Querying refers to the interrogation of a database using a language. Nordbotten (2008) says, “Query language will always provide specification of the selection criteria for the desired information for the remaining processes” in the information retrieval process. The key aspect for designing a query system is to determine the degree of semantic querying necessary for ideal user experience.
Challenges include the management of synonyms, which might require processing of the query, hence reducing speed of the system, and increasing the design and management costs. A simplified query system that matches input to metadata and similar phrases provides large volumes of output giving the user a more difficult time in sifting through the data, which may compromise user experience. Use of metadata, can potentially improve search results as it expands the possible ways of accessing a document.
Implications of Using IR systems
The most appropriate system for the project will include two sections. One of them is preservation of the physical artifacts that contain the information that requires preservation in a museum. The second section is the development of a digital library or digital museum that will enable users from different parts of the world interested in the trust’s activities to interact with the materials.
Arms (2001, p.4) points out that, “a digital library brings the information to the user’s desk, either at work or at home”. The most appropriate Information Retrieval system will be one that uses natural language, since the trust targets a worldwide audience, as opposed to a limited vocabulary system. Keywords in the process assist in refining queries. The trust should also prefer to use methods of storage that will present the artifacts in their natural condition since this is the main appeal in viewing artifacts.
Later on, the trust may consider storage methods applicable to semantic users who are seeking meaning, especially for educational purposes out of the information. In particular, the trust needs to digitise its entire collection. This involves conversion of audio files to multiple digital formats.mp3 format will be useful if the objective is to conserve storage space. It is also widely playable on most media players.
Figure 2: Accessing a Digital library (Techweb, n.d).
Discretion will be required for text-based media. Some of them will require preservation in digital format by scanning with text recognition, to allow formatting. This will apply to manuscripts and poems.
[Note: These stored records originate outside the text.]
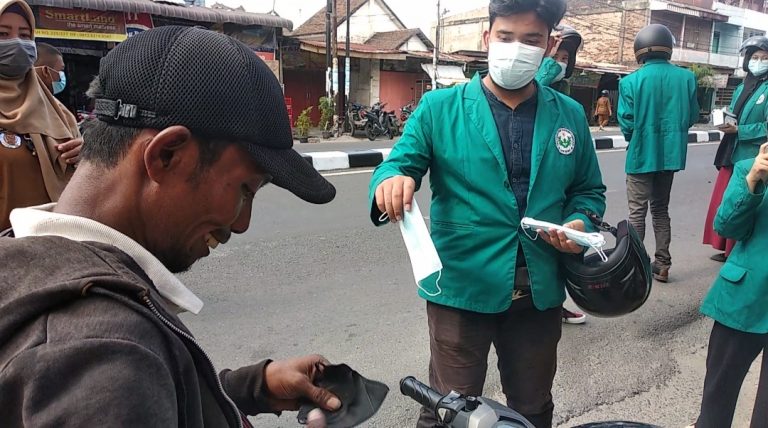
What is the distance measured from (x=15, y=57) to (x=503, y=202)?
2174mm

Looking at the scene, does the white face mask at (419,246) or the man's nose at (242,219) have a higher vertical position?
the man's nose at (242,219)

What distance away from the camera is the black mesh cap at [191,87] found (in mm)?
798

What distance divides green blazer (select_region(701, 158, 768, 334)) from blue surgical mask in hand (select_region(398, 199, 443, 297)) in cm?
119

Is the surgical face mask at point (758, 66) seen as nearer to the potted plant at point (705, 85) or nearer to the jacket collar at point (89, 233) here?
the jacket collar at point (89, 233)

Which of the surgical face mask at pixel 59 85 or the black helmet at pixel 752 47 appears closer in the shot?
the surgical face mask at pixel 59 85

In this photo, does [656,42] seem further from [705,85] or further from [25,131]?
[705,85]

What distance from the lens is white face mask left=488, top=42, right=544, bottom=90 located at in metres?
1.91

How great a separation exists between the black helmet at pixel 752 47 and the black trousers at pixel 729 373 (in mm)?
3499

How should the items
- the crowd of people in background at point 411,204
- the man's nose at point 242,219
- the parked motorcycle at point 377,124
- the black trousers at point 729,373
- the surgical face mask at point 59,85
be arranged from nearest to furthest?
the crowd of people in background at point 411,204 < the man's nose at point 242,219 < the black trousers at point 729,373 < the surgical face mask at point 59,85 < the parked motorcycle at point 377,124

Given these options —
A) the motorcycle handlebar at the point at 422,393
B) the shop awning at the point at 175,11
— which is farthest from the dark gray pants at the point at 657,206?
the shop awning at the point at 175,11

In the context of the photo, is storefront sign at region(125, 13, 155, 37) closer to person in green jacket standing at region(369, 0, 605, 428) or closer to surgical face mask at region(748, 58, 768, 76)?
surgical face mask at region(748, 58, 768, 76)

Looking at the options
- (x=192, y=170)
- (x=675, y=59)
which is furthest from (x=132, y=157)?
(x=675, y=59)

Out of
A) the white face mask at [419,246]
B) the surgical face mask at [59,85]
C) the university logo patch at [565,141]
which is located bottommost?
the white face mask at [419,246]

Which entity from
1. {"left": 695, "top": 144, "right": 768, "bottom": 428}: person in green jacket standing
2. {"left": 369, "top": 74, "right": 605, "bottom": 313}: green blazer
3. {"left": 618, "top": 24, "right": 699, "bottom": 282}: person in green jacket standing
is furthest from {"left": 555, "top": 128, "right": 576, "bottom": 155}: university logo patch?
{"left": 618, "top": 24, "right": 699, "bottom": 282}: person in green jacket standing
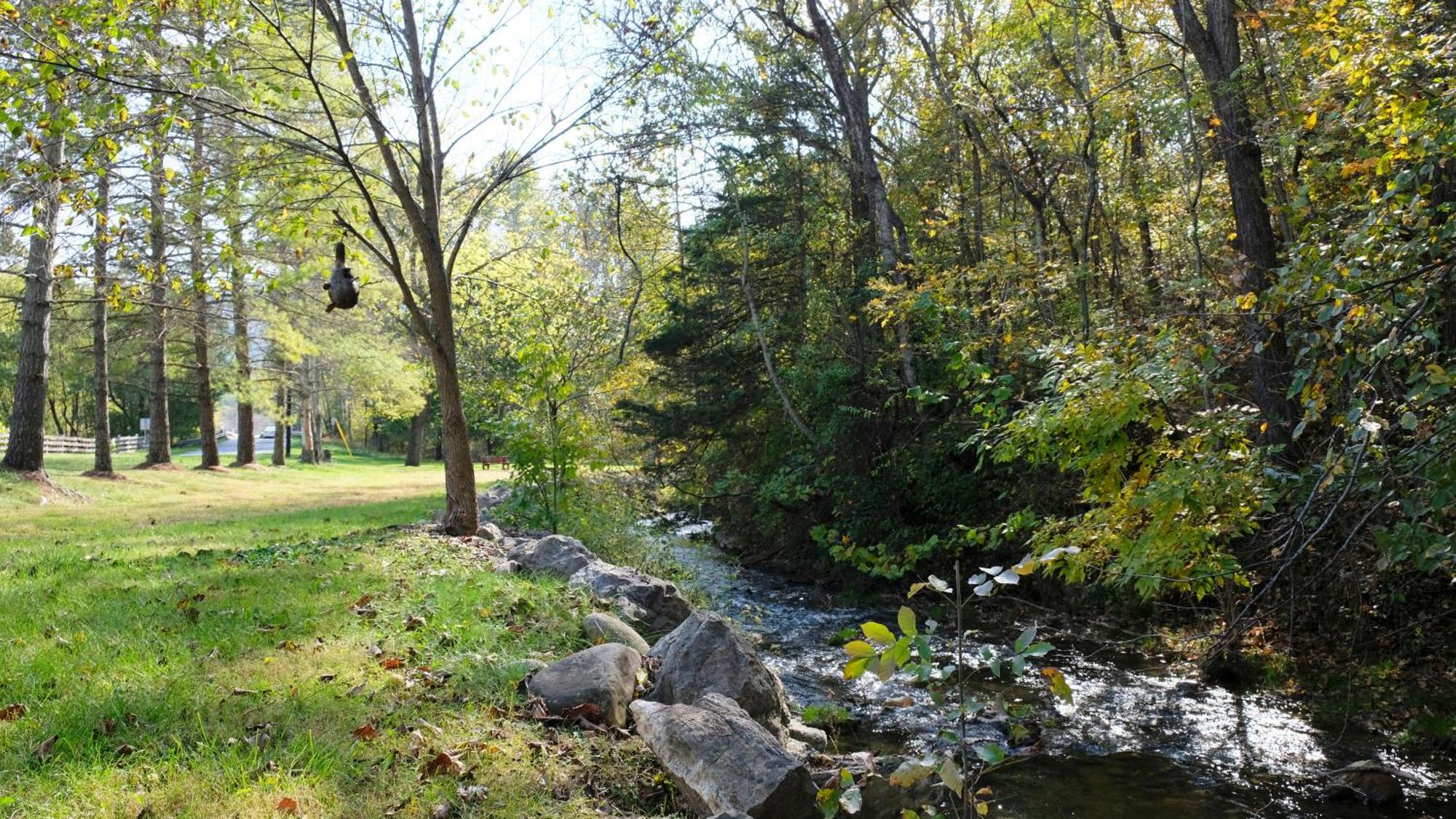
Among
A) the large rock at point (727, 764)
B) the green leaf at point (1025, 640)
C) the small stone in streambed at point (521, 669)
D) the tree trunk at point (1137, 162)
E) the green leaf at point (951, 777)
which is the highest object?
the tree trunk at point (1137, 162)

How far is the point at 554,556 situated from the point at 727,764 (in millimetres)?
4335

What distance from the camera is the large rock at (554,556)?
7.56 meters

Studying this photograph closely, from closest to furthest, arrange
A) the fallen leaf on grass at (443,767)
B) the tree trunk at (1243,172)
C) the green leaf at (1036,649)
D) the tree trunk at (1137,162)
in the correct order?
the green leaf at (1036,649), the fallen leaf on grass at (443,767), the tree trunk at (1243,172), the tree trunk at (1137,162)

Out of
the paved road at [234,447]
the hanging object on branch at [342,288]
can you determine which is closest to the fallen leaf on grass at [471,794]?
the hanging object on branch at [342,288]

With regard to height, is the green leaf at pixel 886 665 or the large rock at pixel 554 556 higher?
the green leaf at pixel 886 665

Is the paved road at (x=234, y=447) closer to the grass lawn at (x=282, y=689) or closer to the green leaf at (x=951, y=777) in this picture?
the grass lawn at (x=282, y=689)

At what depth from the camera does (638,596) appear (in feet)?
23.3

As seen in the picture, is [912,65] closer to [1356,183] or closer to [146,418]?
[1356,183]

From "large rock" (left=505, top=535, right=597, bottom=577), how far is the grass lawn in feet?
1.65

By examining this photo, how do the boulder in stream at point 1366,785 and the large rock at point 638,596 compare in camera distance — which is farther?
the large rock at point 638,596

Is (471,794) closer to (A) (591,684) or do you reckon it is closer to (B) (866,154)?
(A) (591,684)

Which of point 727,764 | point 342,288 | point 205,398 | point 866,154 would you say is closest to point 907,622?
point 727,764

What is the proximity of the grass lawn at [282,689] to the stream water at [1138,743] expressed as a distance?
210 cm

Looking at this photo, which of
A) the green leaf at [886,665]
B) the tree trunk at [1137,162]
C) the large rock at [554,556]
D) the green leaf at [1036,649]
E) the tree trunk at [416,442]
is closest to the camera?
the green leaf at [1036,649]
Others may be stored as images though scanning without text recognition. These include the newspaper clippings and poems.
Digital photographs of physical artifacts such as sculptures will aid the development of animated collections. This is easier to handle compared to multimedia items. The multimedia items in the collection will require widely varying file formats for effective retrieval. The option of developing a unique media player for the trust requires consideration. This will solve the compatibility problems in the interim because it will use a single format and will potentially reduce administration costs.
Arms, W. Y., 2000. Digital Libraries. USA: MIT Press.
Belkin, J. N., n.d. User Modeling in Information Retrieval. New Jersey: Rutgers University. Web.
Chu, H., 2003. Information Retrieval and Presentation in the Digital Age. NewJersey: Information Today, Inc.
Jalal S.K., 2001. “Multimedia Database: content and structure”. Workshop on Multimedia and Internet Technologies. Documentation Research and Training Centre, Bangalore. Web.
Kang, K., 1999. Development of a Multimedia Information Retrieval Architecture with Integrated Image Information Retrieval Technique, digital image, Multimedia Technical lab, Korea Telecom. Web.
Nordbotten, J. C. 2008. Multimedia Information Retrieval Systems. Web.
Techweb. n.d. Accessing a digital library. Digital image, R.V. College of Engineering. Web.
Tedd L.A., Large A., & Large J.A., 2005. Digital Libraries: principles and practice in a global environment. München: K.G.Saur Verlag GmbH.